The last thing I wanted to call out is a suuuper minor point, but it did catch my eye in regards to your dragonfly at the end. Because of the way the dragonfly is framed on the page, and because of how certain parts of the dragonfly itself is drawn in its thorax/head area, we're kind of made to believe that the viewer is aligned with the middle of the object, in terms of their point of view, as shown here, in the little example I doodled at the top. The contour curves of the abdomen's segmentation however suggest that the viewer is further back, as shown towards the bottom, though this isn't consistent enough with the other visual signs of the framing and the head/thorax, resulting in a visual contradiction. To put it simply, try and think about where the viewer is looking at your object from. This will help you maintain more consistent elements to your drawings.

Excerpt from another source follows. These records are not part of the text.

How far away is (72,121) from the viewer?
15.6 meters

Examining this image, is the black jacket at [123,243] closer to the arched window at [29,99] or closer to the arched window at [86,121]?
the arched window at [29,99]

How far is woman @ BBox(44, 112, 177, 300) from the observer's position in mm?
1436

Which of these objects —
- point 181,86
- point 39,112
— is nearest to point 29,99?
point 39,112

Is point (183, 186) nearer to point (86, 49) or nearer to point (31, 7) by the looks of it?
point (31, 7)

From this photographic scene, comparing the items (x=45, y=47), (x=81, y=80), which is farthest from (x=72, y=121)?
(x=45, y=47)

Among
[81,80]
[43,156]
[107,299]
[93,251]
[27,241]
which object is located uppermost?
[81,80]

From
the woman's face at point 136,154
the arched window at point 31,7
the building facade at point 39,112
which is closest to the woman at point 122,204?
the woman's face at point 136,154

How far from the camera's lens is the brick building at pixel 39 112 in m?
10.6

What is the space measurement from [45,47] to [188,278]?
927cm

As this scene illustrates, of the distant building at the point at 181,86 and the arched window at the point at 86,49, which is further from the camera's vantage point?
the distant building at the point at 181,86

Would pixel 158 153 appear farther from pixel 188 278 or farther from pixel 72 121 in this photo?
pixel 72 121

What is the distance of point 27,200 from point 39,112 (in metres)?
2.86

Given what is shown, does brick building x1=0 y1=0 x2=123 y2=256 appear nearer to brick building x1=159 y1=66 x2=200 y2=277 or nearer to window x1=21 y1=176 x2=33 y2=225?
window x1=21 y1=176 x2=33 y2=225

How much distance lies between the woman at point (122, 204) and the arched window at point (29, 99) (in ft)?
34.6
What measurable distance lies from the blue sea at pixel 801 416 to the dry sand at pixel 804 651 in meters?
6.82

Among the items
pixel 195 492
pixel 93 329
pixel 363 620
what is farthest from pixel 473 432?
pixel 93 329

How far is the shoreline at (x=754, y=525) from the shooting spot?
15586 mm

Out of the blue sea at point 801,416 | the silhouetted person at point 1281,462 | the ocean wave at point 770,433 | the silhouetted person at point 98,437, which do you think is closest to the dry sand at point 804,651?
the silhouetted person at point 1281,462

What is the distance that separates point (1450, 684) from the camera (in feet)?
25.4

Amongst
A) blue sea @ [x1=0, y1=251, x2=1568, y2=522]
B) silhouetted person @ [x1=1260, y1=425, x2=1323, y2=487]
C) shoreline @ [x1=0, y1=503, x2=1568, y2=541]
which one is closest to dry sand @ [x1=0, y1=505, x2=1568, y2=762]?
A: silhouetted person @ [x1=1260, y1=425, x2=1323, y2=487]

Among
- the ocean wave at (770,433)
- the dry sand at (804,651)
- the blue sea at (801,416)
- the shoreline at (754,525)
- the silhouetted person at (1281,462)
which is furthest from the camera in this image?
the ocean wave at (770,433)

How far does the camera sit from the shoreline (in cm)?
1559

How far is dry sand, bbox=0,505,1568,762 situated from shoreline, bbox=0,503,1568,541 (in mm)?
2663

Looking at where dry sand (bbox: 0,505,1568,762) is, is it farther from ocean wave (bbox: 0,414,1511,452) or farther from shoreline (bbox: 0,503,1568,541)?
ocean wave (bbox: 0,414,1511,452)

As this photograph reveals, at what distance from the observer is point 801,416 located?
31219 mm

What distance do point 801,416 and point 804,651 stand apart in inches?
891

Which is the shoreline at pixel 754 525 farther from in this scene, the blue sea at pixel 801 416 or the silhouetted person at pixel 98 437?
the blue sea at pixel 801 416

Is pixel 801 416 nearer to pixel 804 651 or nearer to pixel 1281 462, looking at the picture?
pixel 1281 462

Looking at the reference you linked, the curvature definitely is more in line with the way you drew it, although yours is a bit more exaggerated. As a result, the mistake would be more in the head/thorax area, where it should be a little more biased towards showing us the side and a little of the back of those forms, rather than just the side straight-on.

Anyway, again that was a pretty minor point that I decided to call out because the quality of the rest of your work was as good as it is. So, I'll go ahead and mark this lesson as complete.